The threat of Kwampirs malware persists at a time when many healthcare organizations are struggling with their response to the coronavirus outbreak and dealing with such issues as rapid expansion of telehealth services and the need for many workers to work from home.
Back in 2018, the security firm Symantec reported that large healthcare companies in the U.S., Europe and Asia were getting hit with a Kwampirs backdoor that came from a long-observed group, which the security firm dubbed Orangeworm.
Former healthcare CISO Mark Johnson, who leads the healthcare practice at consulting firm LBMC Information Security, says healthcare organizations that lack a SOC may not even know if they are affected by Kwampirs. “This attack has been classified by the FBI as an APT. For the most part, the purpose of APTs is to gather information and exfiltrate it,” he adds.
The FBI notes that the Kwampirs malware campaign employs a two-phased approach.
“The first phase establishes a broad and persistent presence on the targeted network, to include delivery and execution of secondary malware payload(s). The second phase includes the delivery of additional Kwampirs components or malicious payload(s) to further exploit the infected victim host(s).”
The APT group using Kwampirs has successfully sustained a persistent presence on victim networks for three to 36 months and deployed a targeted secondary module, which performs detailed reconnaissance, according to the FBI.

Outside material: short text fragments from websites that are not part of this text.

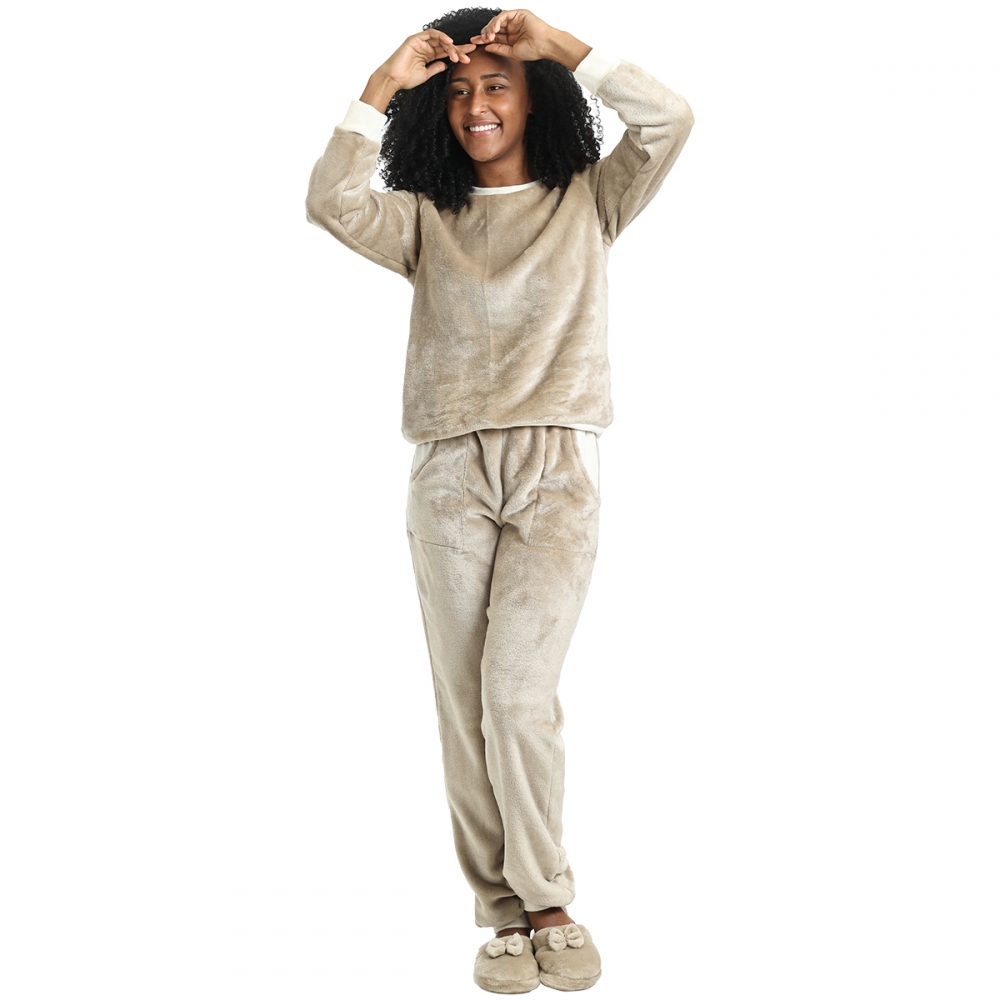 Pijama em Pelúcia Lisa - Bege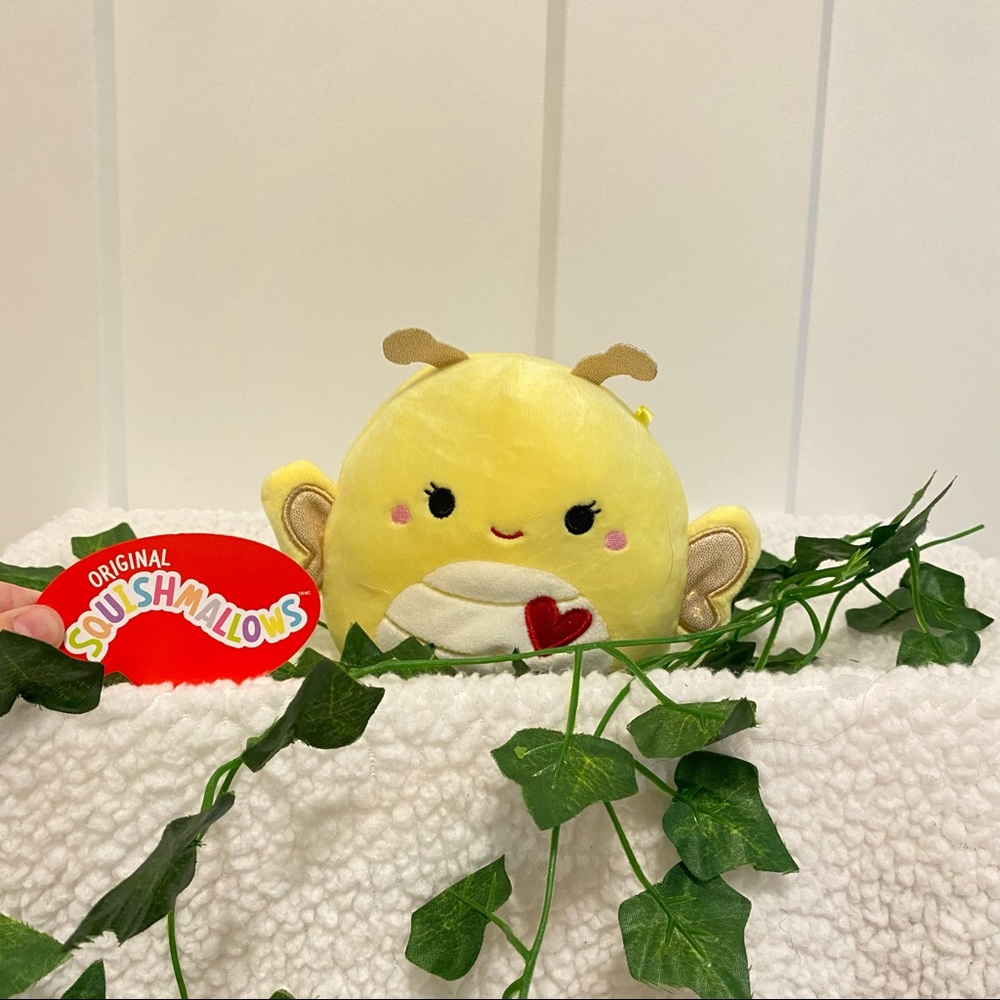 squishmallow 5” nixie the butterfly (canada exclusive)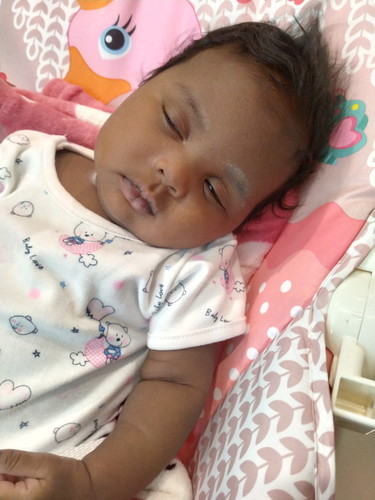 ทำยังไงถึงจะให้ลูกหลับได้นานๆคะ น้องนอนเตียงกับแม่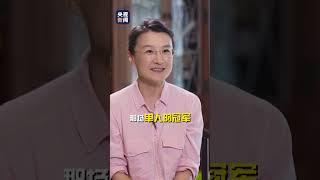 董倩在准备采访孙颖莎之前，被她的一张照片吸引住了：“孙颖莎像一位大将军一样，胸中有千军万马。”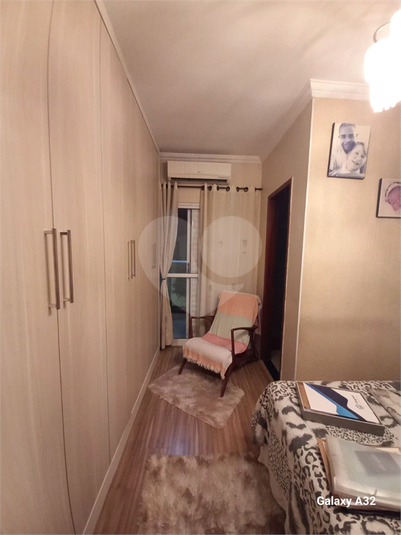 Foto REO1131354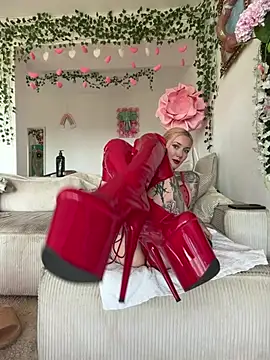 Stella-Kink online show from March 4, 2026, 1:39 pm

If an attacker chooses to leverage an existing, undiscovered compromise by loading a malicious payload rather than gathering data, “the potential impact here could be devastating in these unprecedented times,” Johnson warns. “Imagine a hospital on the front lines, say in a hot spot, suddenly dealing with a ransomware [or other malware] event. You can only imagine the cost in human and monetary terms.”

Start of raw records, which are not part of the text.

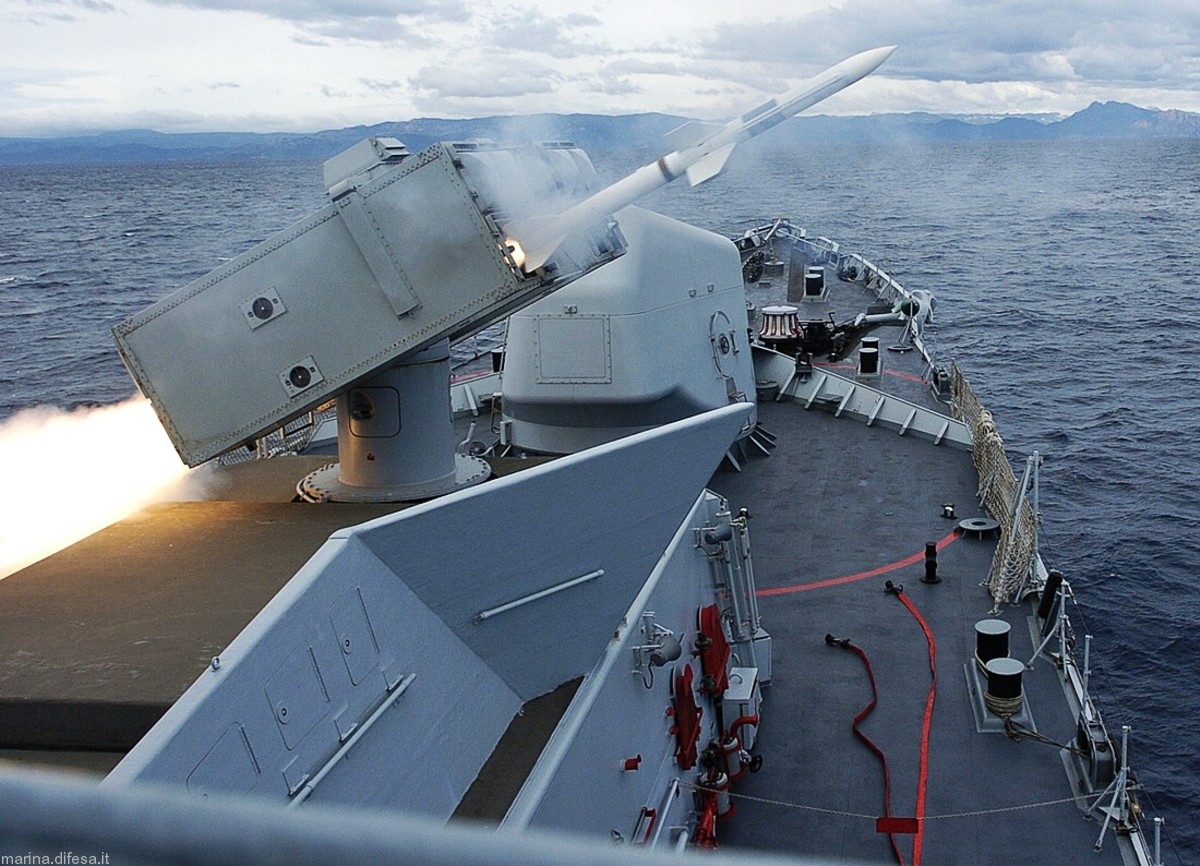durand de la penne class guided misssile destroyer ddg italian navy marina militare mmi alenia aspide sam albatros launcher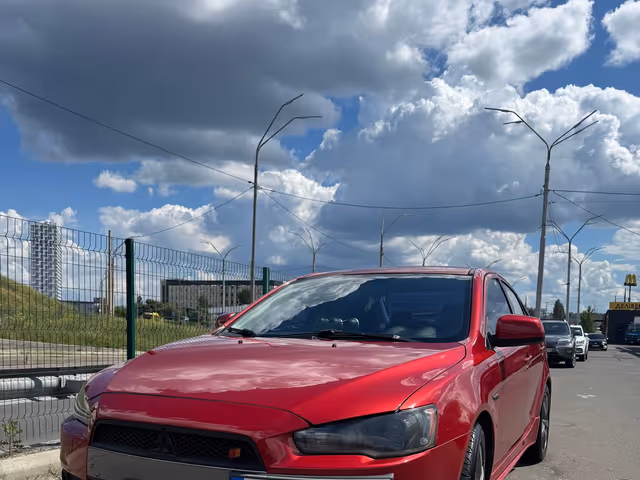 Mitsubishi Lancer - фото 3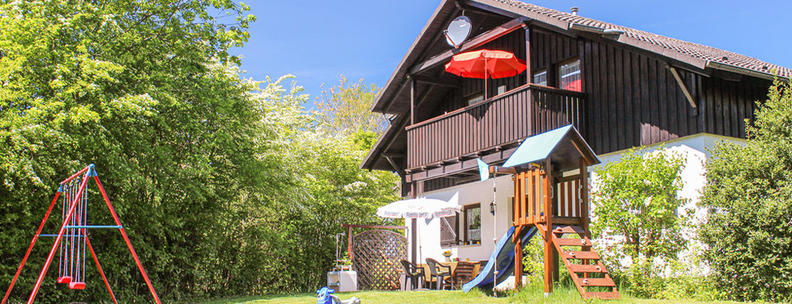 Ferienhaus mit Garten und Kinderspielzeugen im Feriendorf Himmelberg
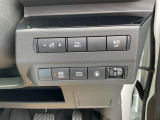 手元には簡単に操作できるスイッチ類です。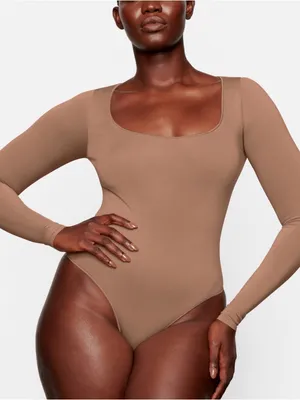 Skims Kim Kardashian Essentials Scoop Neck Long Sleeve Bodysuit size 4X/5X thumbnail 1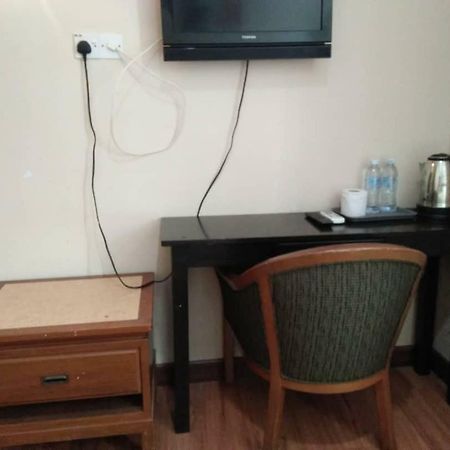Hotel Seri Pauh Джорджтаун Экстерьер фото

Elad Shapira, head of research at security vendor Panorays, notes that the COVID-19 situation provides cybercriminals with new opportunities to profit.
“From the attackers’ perspective, targeting healthcare industries and their related companies, hospitals and organizations is an attractive option specifically because there's an increased chance that these organizations will be willing to pay large sums to avoid disruptions,” he says.

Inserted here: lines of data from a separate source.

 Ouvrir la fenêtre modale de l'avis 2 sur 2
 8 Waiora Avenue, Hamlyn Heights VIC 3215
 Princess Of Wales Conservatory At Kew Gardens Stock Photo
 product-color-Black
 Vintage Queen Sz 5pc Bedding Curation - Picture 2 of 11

Shapira notes that while Kwampirs usually uses a fairly aggressive means to propagate itself once inside a victim's network, it’s possible to prevent this with an advanced endpoint detection response solution. “Since the code of this backdoor is usually reused, it’s important to look for hidden file shares across end points and to also monitor outgoing network traffic,” he says.
”In the past the Kwampirs malware was found on machines which had software installed for the use and control of high-tech imaging devices such as X-ray and MRI machines. However, it’s not practical to win the fight by detecting it on these kinds of end devices,” he says.
”Instead, it’s better to pick the low-hanging fruits from regular end points and network monitoring. This way, companies can focus on decreasing the infections in a small number of stations before it spreads to become a greater problem.”
The FBI alert suggests a number of best practices for entities to bolster their network security and defense.
That includes implementing a least-privileges policy on the Web server; deploying a demilitarized zone between the web-facing systems and corporate network; blocking external access to administration panels; and not using default login credentials.
If an organization detects a Kwampirs RAT infection is detected, the FBI recommends it takes several information-gathering steps to help with investigations, including capturing:
- Network traffic in PCAP format from the infected host(s) for 48 hours;
- Image and memory of infected hosts;
- Web proxy logs, including cache of the Web proxy;
- DNS and firewall logs;
- Identification and description of hosts communicating with the command-and-control server;
- Identification of “patient zero” of the malware infection and attack vectors.